• Exercise directions
Please convert the listing below into a Markdown table with the columns Row and Line, giving each line its own numbered row and omitting blank lines. Leave the pictures out of the table.

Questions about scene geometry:
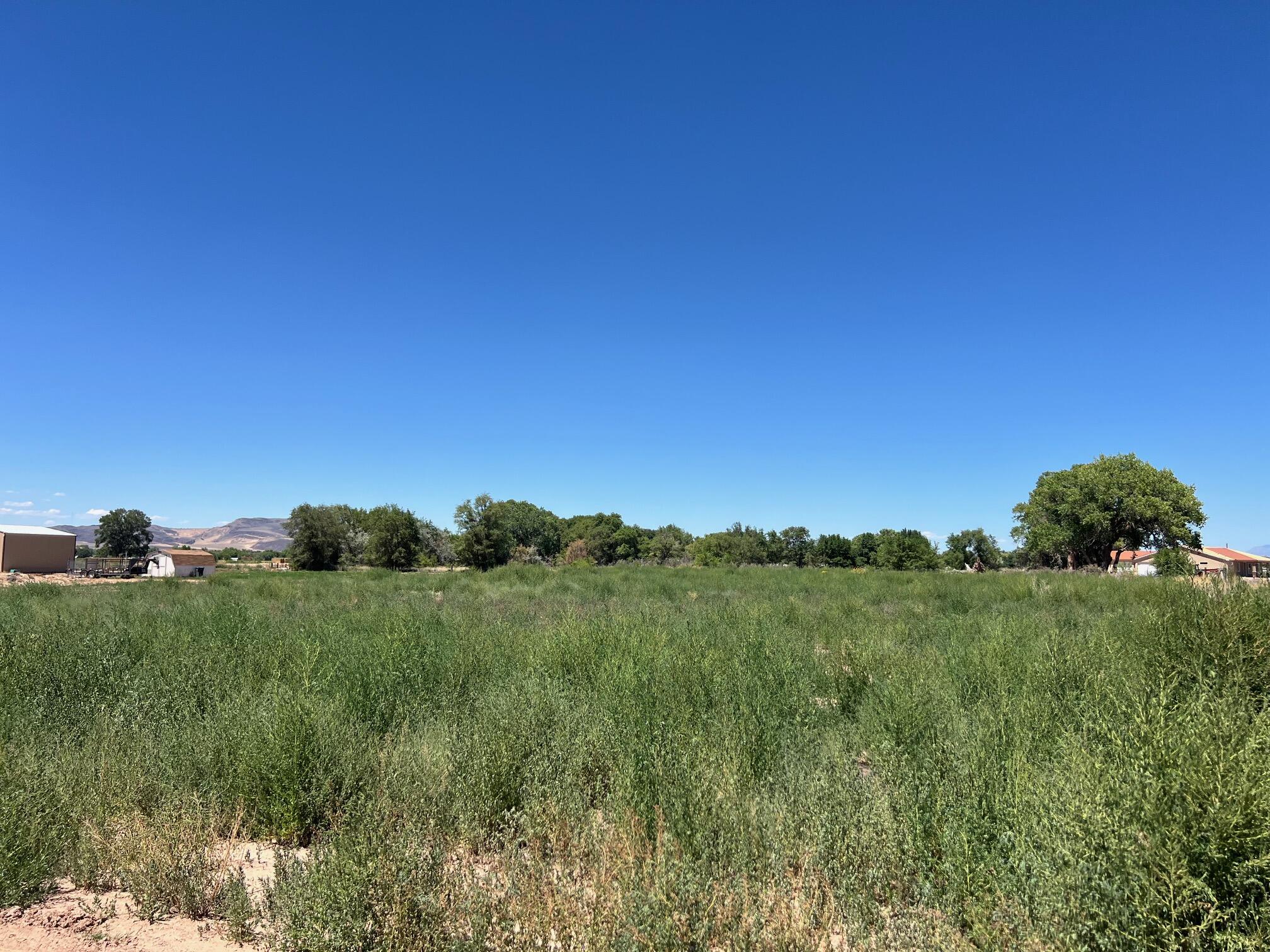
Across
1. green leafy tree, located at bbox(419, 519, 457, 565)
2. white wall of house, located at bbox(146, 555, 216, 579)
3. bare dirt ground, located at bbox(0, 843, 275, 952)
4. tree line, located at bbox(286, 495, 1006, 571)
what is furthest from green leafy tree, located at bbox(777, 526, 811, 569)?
bare dirt ground, located at bbox(0, 843, 275, 952)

• The reply
| Row | Line |
|---|---|
| 1 | Across |
| 2 | 1. green leafy tree, located at bbox(419, 519, 457, 565) |
| 3 | 2. white wall of house, located at bbox(146, 555, 216, 579) |
| 4 | 3. bare dirt ground, located at bbox(0, 843, 275, 952) |
| 5 | 4. tree line, located at bbox(286, 495, 1006, 571) |
| 6 | what is furthest from green leafy tree, located at bbox(777, 526, 811, 569)? |
| 7 | bare dirt ground, located at bbox(0, 843, 275, 952) |